For those convening a virtual meeting, it helps to send out an email with the link for team members to join later if they miss the call: sometimes people can’t get into their booked rooms promptly and login to the computer in time.
Experience has also taught us that the agenda should look something like this:
- When we next need to meet (the convener can discuss availability with whoever is first to answer, while waiting until all have joined to start proper). This discussion is about availability in the broadest sense and followed up by a Doodle poll, so that we can choose the best time/date for all.
- Apologies from whoever cannot attend – so we know who we’re expecting to have join us.
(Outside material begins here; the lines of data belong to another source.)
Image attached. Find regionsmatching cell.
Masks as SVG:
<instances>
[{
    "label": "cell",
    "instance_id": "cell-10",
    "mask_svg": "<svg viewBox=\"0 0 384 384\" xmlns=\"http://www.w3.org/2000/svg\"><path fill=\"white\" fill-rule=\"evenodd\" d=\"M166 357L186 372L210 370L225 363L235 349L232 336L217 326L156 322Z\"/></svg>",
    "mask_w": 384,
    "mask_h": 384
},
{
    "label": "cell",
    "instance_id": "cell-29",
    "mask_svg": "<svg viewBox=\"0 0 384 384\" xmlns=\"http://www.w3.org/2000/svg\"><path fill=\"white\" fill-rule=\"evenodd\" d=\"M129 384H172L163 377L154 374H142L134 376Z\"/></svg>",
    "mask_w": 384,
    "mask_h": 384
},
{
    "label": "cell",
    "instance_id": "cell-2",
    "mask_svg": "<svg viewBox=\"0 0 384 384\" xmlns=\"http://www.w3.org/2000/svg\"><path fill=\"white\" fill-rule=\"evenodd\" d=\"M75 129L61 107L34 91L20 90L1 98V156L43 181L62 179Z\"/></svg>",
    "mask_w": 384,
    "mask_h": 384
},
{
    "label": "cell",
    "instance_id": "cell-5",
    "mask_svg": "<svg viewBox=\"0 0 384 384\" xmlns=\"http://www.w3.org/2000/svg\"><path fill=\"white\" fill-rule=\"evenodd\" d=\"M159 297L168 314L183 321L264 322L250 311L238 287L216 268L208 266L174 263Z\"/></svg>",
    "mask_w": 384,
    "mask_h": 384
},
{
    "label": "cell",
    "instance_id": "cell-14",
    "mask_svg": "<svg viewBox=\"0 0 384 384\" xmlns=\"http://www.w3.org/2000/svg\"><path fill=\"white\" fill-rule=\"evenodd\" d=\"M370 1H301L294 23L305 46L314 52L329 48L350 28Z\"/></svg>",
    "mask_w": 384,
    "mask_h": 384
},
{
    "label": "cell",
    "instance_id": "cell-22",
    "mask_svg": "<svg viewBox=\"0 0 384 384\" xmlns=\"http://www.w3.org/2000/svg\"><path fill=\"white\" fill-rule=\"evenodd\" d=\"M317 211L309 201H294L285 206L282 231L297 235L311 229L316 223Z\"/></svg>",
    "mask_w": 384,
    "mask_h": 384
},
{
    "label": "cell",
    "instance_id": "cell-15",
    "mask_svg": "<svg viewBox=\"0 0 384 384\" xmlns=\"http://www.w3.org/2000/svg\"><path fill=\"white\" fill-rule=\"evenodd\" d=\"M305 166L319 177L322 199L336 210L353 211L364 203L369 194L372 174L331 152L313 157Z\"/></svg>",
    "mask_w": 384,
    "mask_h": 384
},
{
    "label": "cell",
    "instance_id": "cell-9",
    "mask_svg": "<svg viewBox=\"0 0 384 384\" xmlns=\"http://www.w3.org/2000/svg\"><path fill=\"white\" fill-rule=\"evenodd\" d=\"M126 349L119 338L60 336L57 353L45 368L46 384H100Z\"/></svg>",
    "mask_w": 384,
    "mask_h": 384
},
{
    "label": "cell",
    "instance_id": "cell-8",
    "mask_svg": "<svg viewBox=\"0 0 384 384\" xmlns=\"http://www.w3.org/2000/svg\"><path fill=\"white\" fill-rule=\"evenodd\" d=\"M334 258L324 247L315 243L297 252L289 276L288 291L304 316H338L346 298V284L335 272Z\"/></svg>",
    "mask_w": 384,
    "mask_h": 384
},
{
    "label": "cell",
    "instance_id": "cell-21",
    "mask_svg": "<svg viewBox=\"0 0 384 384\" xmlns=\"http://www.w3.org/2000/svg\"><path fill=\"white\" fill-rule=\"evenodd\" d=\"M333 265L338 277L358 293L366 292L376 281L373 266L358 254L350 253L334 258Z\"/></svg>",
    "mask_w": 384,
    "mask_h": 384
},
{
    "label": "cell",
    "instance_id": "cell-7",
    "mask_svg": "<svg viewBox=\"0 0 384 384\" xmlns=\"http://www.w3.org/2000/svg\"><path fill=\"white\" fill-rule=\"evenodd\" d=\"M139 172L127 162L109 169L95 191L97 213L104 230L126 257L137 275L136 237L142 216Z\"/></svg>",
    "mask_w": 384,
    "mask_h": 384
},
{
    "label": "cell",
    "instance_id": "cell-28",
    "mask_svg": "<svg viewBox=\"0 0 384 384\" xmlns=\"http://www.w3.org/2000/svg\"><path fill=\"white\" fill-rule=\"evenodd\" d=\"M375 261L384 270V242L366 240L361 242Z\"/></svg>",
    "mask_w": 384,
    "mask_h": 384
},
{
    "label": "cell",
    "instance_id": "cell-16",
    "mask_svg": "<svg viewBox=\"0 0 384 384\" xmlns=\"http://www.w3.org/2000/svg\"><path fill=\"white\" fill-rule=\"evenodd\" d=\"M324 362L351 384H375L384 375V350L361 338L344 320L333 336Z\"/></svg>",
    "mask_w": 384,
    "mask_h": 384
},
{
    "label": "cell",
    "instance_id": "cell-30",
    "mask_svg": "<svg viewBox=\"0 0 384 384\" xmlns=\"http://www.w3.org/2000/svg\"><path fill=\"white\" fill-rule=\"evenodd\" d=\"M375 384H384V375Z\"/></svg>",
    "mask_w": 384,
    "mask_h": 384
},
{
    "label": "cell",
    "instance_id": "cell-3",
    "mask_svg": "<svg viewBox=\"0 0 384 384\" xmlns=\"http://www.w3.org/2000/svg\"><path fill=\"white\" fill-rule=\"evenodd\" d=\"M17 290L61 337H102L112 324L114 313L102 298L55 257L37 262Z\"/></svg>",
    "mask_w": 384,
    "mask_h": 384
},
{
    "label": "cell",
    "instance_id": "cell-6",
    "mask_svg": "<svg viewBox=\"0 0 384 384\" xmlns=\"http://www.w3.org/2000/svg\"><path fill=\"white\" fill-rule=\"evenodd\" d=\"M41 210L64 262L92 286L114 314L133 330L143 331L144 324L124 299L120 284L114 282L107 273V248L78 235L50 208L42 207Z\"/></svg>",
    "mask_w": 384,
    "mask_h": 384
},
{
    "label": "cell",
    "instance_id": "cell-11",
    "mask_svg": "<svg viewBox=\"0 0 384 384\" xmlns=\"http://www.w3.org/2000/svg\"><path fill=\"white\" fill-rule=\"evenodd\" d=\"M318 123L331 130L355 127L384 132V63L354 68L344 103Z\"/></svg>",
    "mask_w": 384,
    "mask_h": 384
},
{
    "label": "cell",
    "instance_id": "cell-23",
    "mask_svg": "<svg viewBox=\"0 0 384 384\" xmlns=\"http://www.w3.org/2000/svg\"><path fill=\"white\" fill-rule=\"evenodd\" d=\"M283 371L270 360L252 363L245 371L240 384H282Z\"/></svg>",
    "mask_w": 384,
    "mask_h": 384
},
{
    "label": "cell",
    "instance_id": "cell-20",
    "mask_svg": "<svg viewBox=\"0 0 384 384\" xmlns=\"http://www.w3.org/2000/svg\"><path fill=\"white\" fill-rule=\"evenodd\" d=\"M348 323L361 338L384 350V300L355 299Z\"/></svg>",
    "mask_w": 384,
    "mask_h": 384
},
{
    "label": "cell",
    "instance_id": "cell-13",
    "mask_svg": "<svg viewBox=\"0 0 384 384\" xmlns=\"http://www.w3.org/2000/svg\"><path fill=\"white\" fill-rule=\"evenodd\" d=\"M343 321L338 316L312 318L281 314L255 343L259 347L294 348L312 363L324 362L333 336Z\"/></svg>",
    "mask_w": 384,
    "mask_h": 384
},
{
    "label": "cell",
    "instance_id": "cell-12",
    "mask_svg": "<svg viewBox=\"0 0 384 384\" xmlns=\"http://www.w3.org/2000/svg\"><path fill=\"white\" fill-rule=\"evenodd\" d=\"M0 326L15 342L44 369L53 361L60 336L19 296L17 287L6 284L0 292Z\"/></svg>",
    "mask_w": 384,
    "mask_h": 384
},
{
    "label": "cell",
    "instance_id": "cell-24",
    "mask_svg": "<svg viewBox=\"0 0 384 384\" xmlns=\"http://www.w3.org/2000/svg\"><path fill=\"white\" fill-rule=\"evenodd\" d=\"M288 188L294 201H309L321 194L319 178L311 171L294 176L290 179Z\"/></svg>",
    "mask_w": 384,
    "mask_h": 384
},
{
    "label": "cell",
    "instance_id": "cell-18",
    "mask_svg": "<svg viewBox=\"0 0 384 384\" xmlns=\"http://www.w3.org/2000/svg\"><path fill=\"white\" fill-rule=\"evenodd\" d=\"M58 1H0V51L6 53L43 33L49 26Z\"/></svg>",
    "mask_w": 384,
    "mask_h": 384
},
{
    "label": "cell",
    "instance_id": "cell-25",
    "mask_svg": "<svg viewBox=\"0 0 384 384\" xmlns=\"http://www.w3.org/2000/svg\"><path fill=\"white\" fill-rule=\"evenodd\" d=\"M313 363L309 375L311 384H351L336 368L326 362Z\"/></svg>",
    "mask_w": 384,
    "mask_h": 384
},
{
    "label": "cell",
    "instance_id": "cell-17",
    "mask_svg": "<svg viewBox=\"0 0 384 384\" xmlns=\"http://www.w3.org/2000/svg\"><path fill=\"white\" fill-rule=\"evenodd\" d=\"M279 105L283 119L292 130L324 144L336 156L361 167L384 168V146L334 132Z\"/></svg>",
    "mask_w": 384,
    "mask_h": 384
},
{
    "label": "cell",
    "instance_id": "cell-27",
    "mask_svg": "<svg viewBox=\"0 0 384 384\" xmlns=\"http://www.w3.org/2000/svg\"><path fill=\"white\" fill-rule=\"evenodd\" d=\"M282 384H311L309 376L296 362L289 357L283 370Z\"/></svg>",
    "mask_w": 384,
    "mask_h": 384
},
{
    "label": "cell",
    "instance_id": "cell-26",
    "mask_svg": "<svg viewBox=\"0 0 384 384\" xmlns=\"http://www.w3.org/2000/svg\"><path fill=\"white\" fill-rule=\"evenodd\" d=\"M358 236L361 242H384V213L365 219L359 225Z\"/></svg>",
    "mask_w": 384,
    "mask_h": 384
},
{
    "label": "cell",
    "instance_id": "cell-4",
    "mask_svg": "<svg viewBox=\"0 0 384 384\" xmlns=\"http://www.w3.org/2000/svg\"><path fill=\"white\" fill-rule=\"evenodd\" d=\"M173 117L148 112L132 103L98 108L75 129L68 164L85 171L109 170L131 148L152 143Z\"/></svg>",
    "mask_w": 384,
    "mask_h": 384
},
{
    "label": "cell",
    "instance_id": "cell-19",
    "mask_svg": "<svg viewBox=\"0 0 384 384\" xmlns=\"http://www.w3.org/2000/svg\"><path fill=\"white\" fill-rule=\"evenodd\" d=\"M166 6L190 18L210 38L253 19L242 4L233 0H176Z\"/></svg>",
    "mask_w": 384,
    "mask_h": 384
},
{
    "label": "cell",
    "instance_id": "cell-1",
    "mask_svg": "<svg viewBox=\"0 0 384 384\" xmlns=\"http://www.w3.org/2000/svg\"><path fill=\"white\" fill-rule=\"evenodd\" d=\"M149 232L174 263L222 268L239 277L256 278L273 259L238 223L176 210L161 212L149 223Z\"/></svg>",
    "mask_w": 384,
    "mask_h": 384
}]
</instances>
- Review of notes from the last meeting (sometimes we don’t talk about this but it goes out as a briefing before the meeting), Focus on anything that is still forthcoming and any action points that remain to be done.
- Agenda items: from plans and news to themes for our blog and plans for our use of Twitter.
- Round the team: we finish with this so that each team member gets a chance to add anything that we’ve missed. We usually have no more than seven participants, so this works for us. It’s important in a virtual meeting to ask each person in turn, as sometimes people have something to add but without visual signals, the chair cannot know! Of course, for a larger, more sophisticated meeting then instant messaging could be the signal needed: this won’t be easy for those joining in on smart phones though, so instant messaging isn’t necessarily equitable.
After the meeting of course, notes are circulated for the benefit of those who could not attend and to record action points.